Travel should be educational, and we learned in the Boetcherstrasse, from the Robinson Crusoe house, that Daniel Defoe’s fictional character Robinson Crusoe had a father who came from Bremen. How that translates into house that is supposedly Robinson’s is a mystery! Neither June nor I knew of this Bremen connection; obviously the donkey, dog, cat, and rooster have better publicists, since even though they never got to Bremen, they have made sure that every German child grows up knowing there is a Bremen, and where it is.

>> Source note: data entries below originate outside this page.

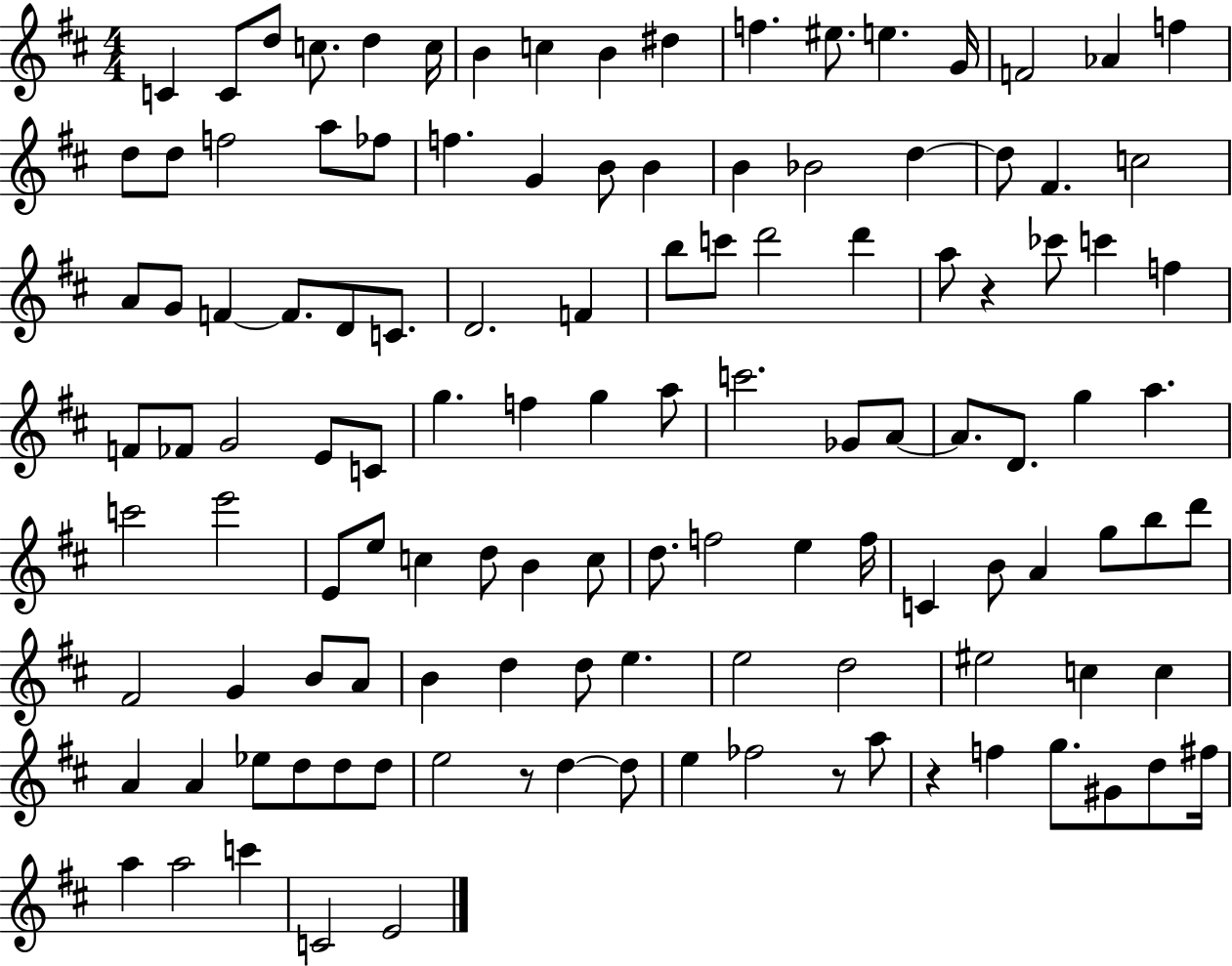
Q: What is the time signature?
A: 4/4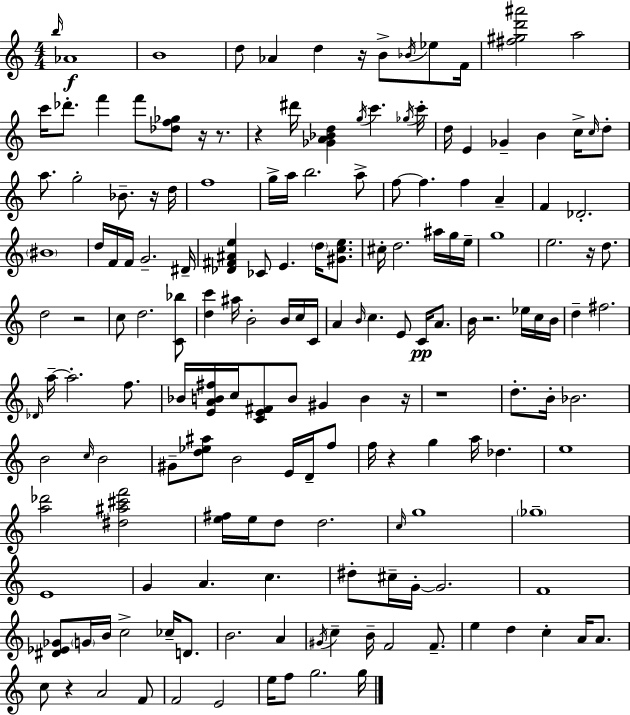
{
  \clef treble
  \numericTimeSignature
  \time 4/4
  \key a \minor
  \grace { b''16 }\f aes'1 | b'1 | d''8 aes'4 d''4 r16 b'8-> \acciaccatura { bes'16 } ees''8 | f'16 <fis'' gis'' d''' ais'''>2 a''2 | \break c'''16 des'''8.-. f'''4 f'''8 <des'' f'' ges''>8 r16 r8. | r4 dis'''16 <ges' a' bes' d''>4 \acciaccatura { g''16 } c'''4. | \acciaccatura { ges''16 } c'''16-. d''16 e'4 ges'4-- b'4 | c''16-> \grace { c''16 } d''8-. a''8. g''2-. | \break bes'8.-- r16 d''16 f''1 | g''16-> a''16 b''2. | a''8-> f''8~~ f''4. f''4 | a'4-- f'4 des'2.-. | \break \parenthesize bis'1 | d''16 f'16 f'16 g'2.-- | dis'16-- <des' fis' ais' e''>4 ces'8 e'4. | \parenthesize d''16 <gis' c'' e''>8. cis''16-. d''2. | \break ais''16 g''16 e''16-- g''1 | e''2. | r16 d''8. d''2 r2 | c''8 d''2. | \break <c' bes''>8 <d'' c'''>4 ais''16 b'2-. | b'16 c''16 c'16 a'4 \grace { b'16 } c''4. | e'8 c'16\pp a'8. b'16 r2. | ees''16 c''16 b'16 d''4-- fis''2. | \break \grace { des'16 } a''16--~~ a''2.-. | f''8. bes'16 <e' a' b' fis''>16 c''16 <c' e' fis'>8 b'8 gis'4 | b'4 r16 r1 | d''8.-. b'16-. bes'2. | \break b'2 \grace { c''16 } | b'2 gis'8-- <d'' ees'' ais''>8 b'2 | e'16 d'16-- f''8 f''16 r4 g''4 | a''16 des''4. e''1 | \break <a'' des'''>2 | <dis'' ais'' cis''' f'''>2 <e'' fis''>16 e''16 d''8 d''2. | \grace { c''16 } g''1 | \parenthesize ges''1-- | \break e'1 | g'4 a'4. | c''4. dis''8-. cis''16-- g'16-.~~ g'2. | f'1 | \break <dis' ees' ges'>8 \parenthesize g'16 b'16 c''2-> | ces''16-- d'8. b'2. | a'4 \acciaccatura { gis'16 } c''4-- b'16-- f'2 | f'8.-- e''4 d''4 | \break c''4-. a'16 a'8. c''8 r4 | a'2 f'8 f'2 | e'2 e''16 f''8 g''2. | g''16 \bar "|."
}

The final stop on the tour of the historic area was the Church of Our Dear Lady, another former Roman Catholic, now Lutheran, church of roughly the same age as St. Peter. It’s main distinction is that all the windows are by a modern Bremen glass artist, and are very beautiful, in very distinct colours. They are abstract depictions of the church year, but although I could relate to the main window "depicting" Pentecost, the others simply didn’t compute – but they are still worth seeing!
Then a drive of about 50 km up the Weser river, although it is not visible from the Autobahn, to Bremerhafen, the harbour of Bremen, and the source of its wealth. The old harbour has become mostly a park and museum of German shipping, and all the actual harbour operations have moved further north, down the Weser river. There is a very active container port, and an automobile port; every German-built car that is exported to a place you can’t drive to is shipped through here. Most of the shore is public, even if one can’t drive along all of it, one can walk along the top of a flood protection dike that runs all along the river. Along that are restaurants, and even a new zoo. No longer there is the quay through which most of the German emigration of the 40’s, 50’s and 60’s passed (including my family and I in 1953). There is a German emigration museum, which we didn’t have time for, but the quay itself has been replaced by a shopping centre on one side of the harbour road, and on the other side, connected to the shopping centre by a perhaps 10 ft diameter glass tube with a walk-way in it is a futuristic entertainment complex that is totally covered with reflecting glass plates, and looks a bit like the offspring of the illict relations of a jellybean and a flying saucer. There is alson another upscale shopping complex(very upscale – June spotted a manikin with a very nice linen suit in black and white on it, and was disappointed when I pointed out that if you added up the prices for the jacket, slacks, belt and matching purse, you’d get very little change – about 4 Euro - from 1600 Euro, about $2500). This complex has been styled inside as an Italian set of streets (complete with warm Mediterranean air and smells), including an airy piazza with ice cream shops. The futuristic look is completed by a new Atlantic Hotel and Conference Centre that manages to look simultaneously like a sail and a ship’s bridge.
Again, another waterfront (we’ve seen so many of them now, all over the world) which has been creatively turned into a beautiful space, accessible to the public, and with a variety of uses. (Hamburg was the same; most of the old docklands are being turned into multi-use buildings, which in the end will increase the population living in the city centre by 40,000.) And in Toronto, all they can think of is to squeeze in yet another boring-looking condo, until it is quite possible to visit or even live in Toronto, and not know it is a city on a lake! Bah!
After a fish supper (we were in a seaport, after all) we reversed the drive back to our hotel. Tomorrow will be an earlier start, as we leave the North, and drive to Pommersfelden (near Hoechstadt/Aisch, my late father’s home), planning to go through Coburg for a visit to its castle, which has interesting history, including hosting Martin Luther briefly while he was hiding out!